Search the material for the string "name", then report how many lines hold it, with no other text.
Start of Data supplied
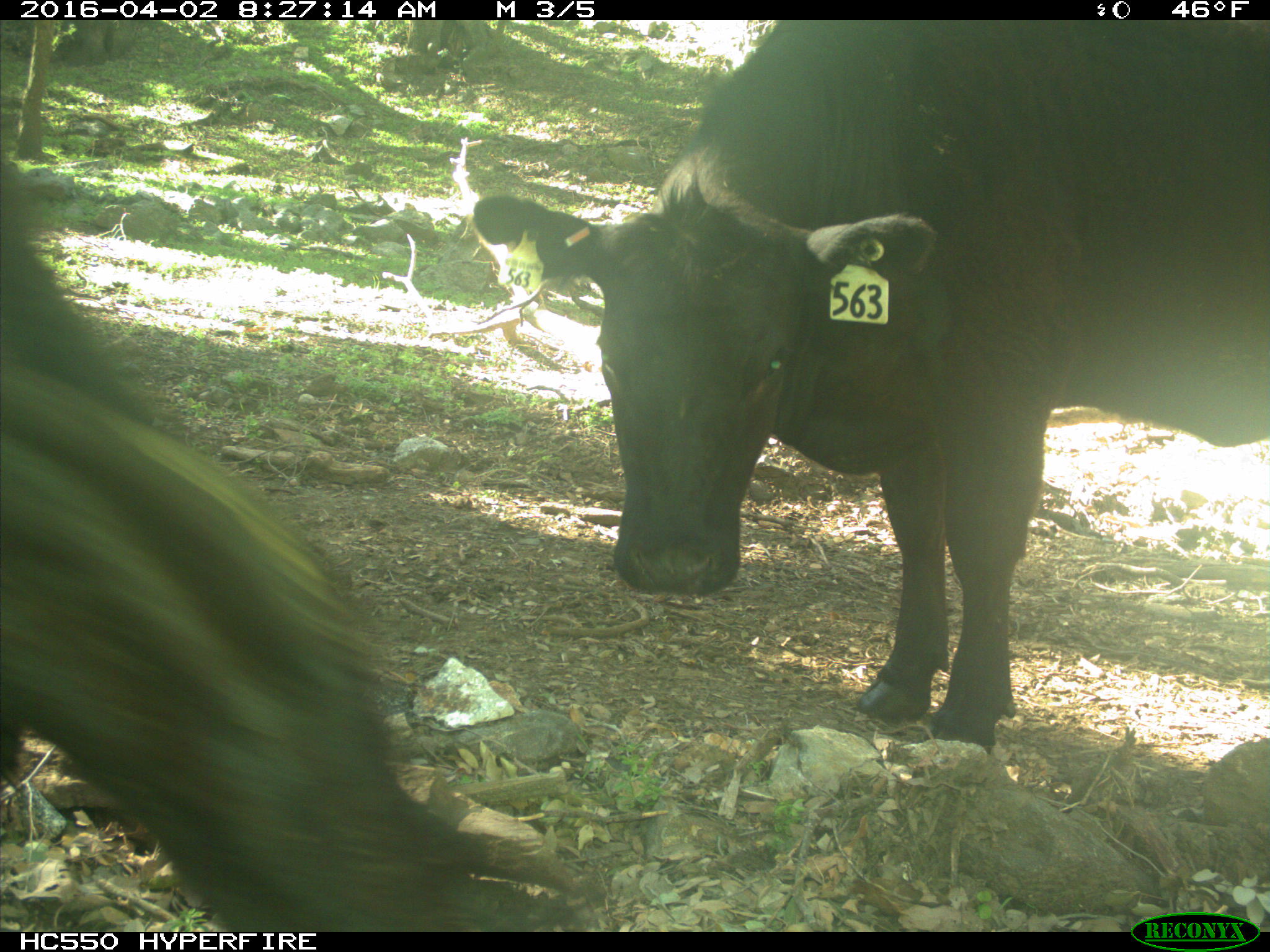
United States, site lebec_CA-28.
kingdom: Animalia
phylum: Chordata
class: Mammalia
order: Artiodactyla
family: Bovidae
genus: Bos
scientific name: Bos taurus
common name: domestic cow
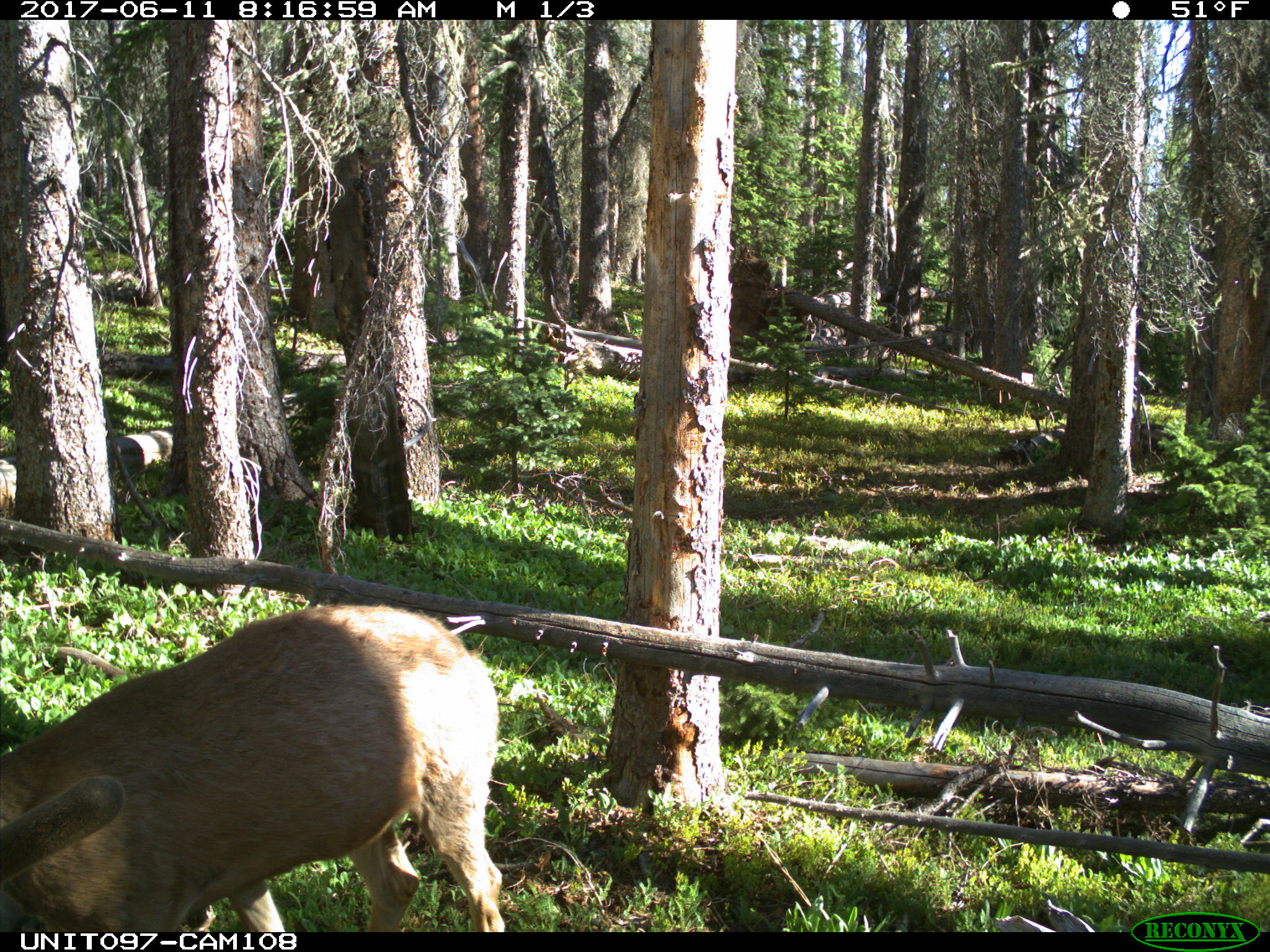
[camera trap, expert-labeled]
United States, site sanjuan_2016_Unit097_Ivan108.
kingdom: Animalia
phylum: Chordata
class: Mammalia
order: Artiodactyla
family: Cervidae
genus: Odocoileus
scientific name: Odocoileus hemionus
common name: mule deer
End of Data supplied
§ Reply
4